History

Great Britain
- Name: HMS Fury
- Acquired: 3 February 1794 (by purchase)
- Commissioned: March 1794
- Fate: Sold May 1802

General characteristics
- Type: Hoy
- Tons burthen: 55, or 56 (bm)
- Length: 57 ft 10 in (17.6 m) (overall); 50 ft 2+1⁄2 in (15.3 m) (keel);
- Beam: 14 ft 6 in (4.4 m)
- Depth of hold: 5 ft 4 in (1.63 m)
- Propulsion: Sails
- Sail plan: sloop
- Complement: 30
- Armament: 1 × 24-pounder gun + 3 × 32-pounder carronades

= HMS Fury (1794) =

HMS Ferret was a Dutch hoy of the same name that the Admiralty purchased in 1794 for use as a gun-boat. It sold her in May 1802.

==Career==
Fury underwent fitting at Deptford in March–April 1794. Lieutenant Joseph Tokely commissioned her in March 1794.Lieutenant Francis Fraser replaced Tokely in May 1795. Fury was paid off in February 1796, but Lieutenant David Burn recommissioned her in September.

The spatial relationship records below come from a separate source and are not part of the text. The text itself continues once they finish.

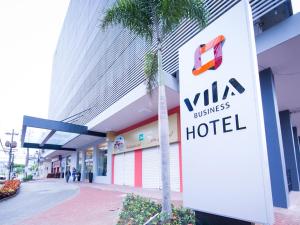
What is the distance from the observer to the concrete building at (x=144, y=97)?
8133 millimetres

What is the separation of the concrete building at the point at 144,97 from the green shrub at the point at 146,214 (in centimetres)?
381

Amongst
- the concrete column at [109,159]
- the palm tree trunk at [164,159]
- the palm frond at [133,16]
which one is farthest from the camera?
the concrete column at [109,159]

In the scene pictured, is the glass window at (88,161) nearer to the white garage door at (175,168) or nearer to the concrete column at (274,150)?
the white garage door at (175,168)

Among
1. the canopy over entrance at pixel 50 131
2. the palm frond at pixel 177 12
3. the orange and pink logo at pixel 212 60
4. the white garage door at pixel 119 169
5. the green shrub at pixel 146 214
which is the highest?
the palm frond at pixel 177 12

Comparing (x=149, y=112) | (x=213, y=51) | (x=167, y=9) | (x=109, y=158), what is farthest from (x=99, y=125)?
(x=213, y=51)

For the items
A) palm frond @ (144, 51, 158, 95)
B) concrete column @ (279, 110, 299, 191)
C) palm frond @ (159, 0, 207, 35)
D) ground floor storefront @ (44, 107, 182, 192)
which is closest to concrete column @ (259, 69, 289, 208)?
palm frond @ (159, 0, 207, 35)

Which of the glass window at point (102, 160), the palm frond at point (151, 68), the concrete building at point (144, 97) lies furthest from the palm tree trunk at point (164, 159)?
the glass window at point (102, 160)

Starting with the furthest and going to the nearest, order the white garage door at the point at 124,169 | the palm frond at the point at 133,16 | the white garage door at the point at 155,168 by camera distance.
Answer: the white garage door at the point at 124,169 < the white garage door at the point at 155,168 < the palm frond at the point at 133,16

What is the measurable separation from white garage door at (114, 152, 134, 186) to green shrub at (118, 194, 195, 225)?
1143 centimetres

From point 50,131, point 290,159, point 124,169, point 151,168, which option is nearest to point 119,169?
point 124,169

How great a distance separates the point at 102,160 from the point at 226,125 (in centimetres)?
2308

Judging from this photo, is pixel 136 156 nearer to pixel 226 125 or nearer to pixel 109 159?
pixel 109 159

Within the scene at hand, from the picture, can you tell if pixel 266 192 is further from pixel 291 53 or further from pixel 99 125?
pixel 99 125

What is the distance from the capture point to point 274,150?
8.51 metres
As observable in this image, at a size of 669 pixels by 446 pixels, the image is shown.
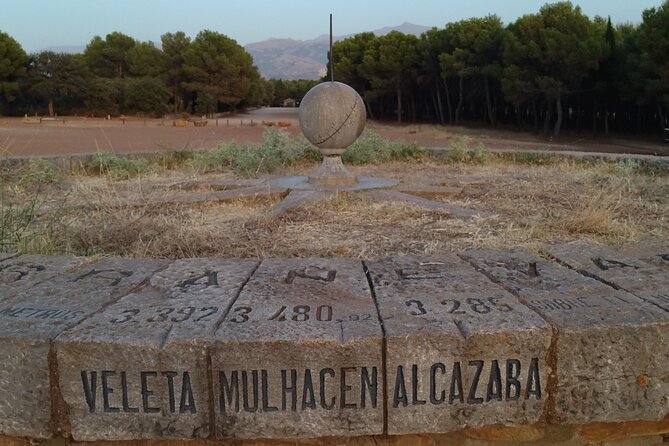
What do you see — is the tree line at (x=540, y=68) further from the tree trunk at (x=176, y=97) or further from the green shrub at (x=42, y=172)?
the green shrub at (x=42, y=172)

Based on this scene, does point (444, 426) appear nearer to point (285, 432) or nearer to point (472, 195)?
point (285, 432)

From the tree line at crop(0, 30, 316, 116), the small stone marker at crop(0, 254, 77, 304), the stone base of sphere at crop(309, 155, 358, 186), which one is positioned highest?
the tree line at crop(0, 30, 316, 116)

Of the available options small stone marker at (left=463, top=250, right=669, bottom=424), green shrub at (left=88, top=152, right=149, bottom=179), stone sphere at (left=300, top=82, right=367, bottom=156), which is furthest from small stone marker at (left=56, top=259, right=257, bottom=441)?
green shrub at (left=88, top=152, right=149, bottom=179)

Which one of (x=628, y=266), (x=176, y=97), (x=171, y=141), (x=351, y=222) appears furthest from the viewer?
(x=176, y=97)

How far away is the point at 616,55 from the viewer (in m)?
25.0

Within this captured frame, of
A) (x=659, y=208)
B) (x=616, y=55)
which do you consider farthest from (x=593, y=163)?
(x=616, y=55)

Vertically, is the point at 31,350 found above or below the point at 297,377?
above

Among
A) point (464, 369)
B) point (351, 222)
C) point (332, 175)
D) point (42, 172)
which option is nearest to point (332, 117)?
point (332, 175)

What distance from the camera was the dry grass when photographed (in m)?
3.91

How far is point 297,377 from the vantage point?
1.95 metres

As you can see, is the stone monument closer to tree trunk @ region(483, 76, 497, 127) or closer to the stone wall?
the stone wall

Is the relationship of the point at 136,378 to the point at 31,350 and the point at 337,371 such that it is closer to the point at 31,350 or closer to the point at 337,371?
the point at 31,350

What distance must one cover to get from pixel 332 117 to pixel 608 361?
5359 millimetres

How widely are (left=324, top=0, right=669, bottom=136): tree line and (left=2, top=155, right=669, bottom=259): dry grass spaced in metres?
17.8
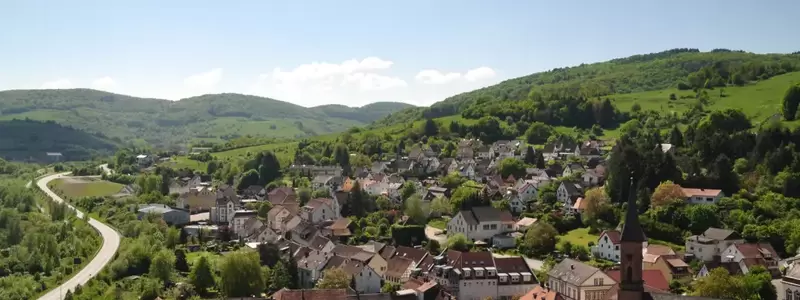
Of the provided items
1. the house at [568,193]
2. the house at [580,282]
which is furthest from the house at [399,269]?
the house at [568,193]

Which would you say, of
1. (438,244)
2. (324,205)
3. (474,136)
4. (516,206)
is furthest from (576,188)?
(474,136)

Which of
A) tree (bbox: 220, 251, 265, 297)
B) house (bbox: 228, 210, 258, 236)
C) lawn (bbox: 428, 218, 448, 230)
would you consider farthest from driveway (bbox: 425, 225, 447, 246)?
tree (bbox: 220, 251, 265, 297)

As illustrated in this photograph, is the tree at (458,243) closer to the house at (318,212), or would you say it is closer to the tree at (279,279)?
the tree at (279,279)

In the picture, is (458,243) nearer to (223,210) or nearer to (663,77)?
(223,210)

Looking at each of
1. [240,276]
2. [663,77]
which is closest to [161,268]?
[240,276]

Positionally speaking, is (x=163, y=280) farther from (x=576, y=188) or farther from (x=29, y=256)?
(x=576, y=188)

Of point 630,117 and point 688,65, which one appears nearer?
point 630,117
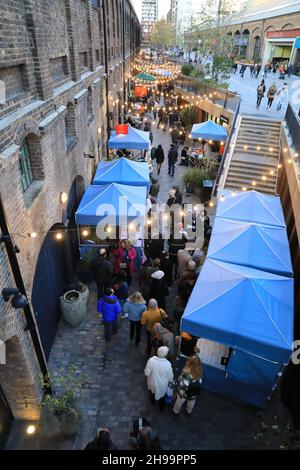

On 13 July 1797 Fury brought in to Portsmouth an open boat French privateer, of 14 men. The privateer had grounded on the Shingles at the entrance to the Channel while in chase of the Cowes pilot boat. The master of the privateer had already been captured nine times before.

On 10 August Fury captured the French privateer Invisible.

Lieutenant A. Everell replaced Burn in January 1799 (acting). Lieutenant John Roberts commanded Fury from 1800.

Fury was one of five vessels that shared in the proceeds of the capture on 13 March 1801 of the French vessel Cosmopolite.

==Fate==
The "Principal Officers and Commissioners of His Majesty's Navy" offered "Fury gun-vessel, 55 Tons, lying at Portsmouth", for sale on 12 May 1802. She sold at Portsmouth in May.